■ YOUR OBJECTIVE ■
Check every line below for the word "classification" and copy the ones that have it.
(Beginning of RAW DATA)
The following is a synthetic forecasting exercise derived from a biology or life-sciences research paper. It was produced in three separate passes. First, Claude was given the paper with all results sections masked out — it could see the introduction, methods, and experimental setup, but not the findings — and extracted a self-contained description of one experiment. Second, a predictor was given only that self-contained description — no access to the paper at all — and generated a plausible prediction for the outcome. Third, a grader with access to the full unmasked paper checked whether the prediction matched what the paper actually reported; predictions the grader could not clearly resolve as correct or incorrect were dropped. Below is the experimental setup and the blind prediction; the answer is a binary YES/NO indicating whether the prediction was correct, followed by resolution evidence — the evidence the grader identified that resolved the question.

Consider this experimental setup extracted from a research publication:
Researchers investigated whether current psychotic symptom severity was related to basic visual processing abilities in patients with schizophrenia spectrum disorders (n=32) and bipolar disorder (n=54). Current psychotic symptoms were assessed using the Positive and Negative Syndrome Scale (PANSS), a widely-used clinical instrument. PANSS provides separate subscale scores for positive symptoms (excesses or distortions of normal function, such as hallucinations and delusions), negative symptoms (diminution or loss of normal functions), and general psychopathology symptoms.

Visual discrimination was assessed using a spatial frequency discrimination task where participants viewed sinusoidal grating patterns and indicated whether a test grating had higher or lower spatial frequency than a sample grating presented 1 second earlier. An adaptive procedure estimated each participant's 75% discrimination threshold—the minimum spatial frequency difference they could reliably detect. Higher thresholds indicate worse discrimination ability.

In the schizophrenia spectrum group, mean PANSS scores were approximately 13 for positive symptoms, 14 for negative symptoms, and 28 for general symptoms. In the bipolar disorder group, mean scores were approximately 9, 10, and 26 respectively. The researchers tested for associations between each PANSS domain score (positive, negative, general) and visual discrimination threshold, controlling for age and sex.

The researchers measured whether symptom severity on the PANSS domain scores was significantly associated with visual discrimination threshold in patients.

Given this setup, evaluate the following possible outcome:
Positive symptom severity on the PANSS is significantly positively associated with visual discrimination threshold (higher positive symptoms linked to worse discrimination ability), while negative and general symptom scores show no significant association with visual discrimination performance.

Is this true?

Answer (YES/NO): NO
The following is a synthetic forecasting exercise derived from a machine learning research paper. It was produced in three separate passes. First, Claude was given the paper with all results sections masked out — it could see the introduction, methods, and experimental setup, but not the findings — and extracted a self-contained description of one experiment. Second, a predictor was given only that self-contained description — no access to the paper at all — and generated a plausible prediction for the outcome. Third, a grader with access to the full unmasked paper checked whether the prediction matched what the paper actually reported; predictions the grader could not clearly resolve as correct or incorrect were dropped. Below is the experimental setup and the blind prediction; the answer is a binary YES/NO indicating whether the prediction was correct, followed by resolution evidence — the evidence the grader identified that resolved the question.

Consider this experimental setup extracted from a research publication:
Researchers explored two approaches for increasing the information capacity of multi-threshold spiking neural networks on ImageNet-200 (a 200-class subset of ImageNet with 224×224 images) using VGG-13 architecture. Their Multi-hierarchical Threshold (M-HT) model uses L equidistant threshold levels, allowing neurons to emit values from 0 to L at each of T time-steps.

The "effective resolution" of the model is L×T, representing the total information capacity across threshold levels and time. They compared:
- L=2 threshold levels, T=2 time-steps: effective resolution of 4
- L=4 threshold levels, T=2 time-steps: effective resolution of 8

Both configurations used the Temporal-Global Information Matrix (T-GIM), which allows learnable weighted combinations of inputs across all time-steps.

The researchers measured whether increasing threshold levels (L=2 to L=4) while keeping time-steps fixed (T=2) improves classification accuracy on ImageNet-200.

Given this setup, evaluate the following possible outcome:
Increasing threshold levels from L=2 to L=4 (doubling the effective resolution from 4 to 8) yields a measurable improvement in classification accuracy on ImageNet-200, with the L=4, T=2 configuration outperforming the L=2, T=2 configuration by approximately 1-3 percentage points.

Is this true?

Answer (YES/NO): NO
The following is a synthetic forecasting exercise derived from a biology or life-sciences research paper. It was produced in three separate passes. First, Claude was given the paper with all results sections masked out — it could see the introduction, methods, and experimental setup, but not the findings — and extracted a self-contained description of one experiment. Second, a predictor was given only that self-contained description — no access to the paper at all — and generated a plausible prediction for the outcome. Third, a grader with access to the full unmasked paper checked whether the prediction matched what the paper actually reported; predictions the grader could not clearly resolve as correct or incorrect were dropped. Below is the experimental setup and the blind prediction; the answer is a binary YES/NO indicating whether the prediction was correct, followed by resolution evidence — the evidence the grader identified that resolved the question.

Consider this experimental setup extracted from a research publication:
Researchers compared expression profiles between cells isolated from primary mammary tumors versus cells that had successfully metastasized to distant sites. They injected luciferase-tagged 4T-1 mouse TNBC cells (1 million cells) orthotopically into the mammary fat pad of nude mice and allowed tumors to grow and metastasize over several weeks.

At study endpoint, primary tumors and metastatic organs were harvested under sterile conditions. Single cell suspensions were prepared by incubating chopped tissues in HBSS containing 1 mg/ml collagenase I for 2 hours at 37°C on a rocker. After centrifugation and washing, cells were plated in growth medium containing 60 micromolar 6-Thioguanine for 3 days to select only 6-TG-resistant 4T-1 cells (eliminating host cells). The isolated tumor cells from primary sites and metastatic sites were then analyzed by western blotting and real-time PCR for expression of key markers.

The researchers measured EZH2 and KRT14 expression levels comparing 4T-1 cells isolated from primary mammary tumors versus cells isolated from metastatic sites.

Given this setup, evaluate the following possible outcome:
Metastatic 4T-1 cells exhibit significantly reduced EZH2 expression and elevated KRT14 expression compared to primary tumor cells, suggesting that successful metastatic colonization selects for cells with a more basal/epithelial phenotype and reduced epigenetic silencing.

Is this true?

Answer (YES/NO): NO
(End of RAW DATA)
■ EXERCISE RESULT ■
The researchers measured whether increasing threshold levels (L=2 to L=4) while keeping time-steps fixed (T=2) improves classification accuracy on ImageNet-200.
Increasing threshold levels from L=2 to L=4 (doubling the effective resolution from 4 to 8) yields a measurable improvement in classification accuracy on ImageNet-200, with the L=4, T=2 configuration outperforming the L=2, T=2 configuration by approximately 1-3 percentage points.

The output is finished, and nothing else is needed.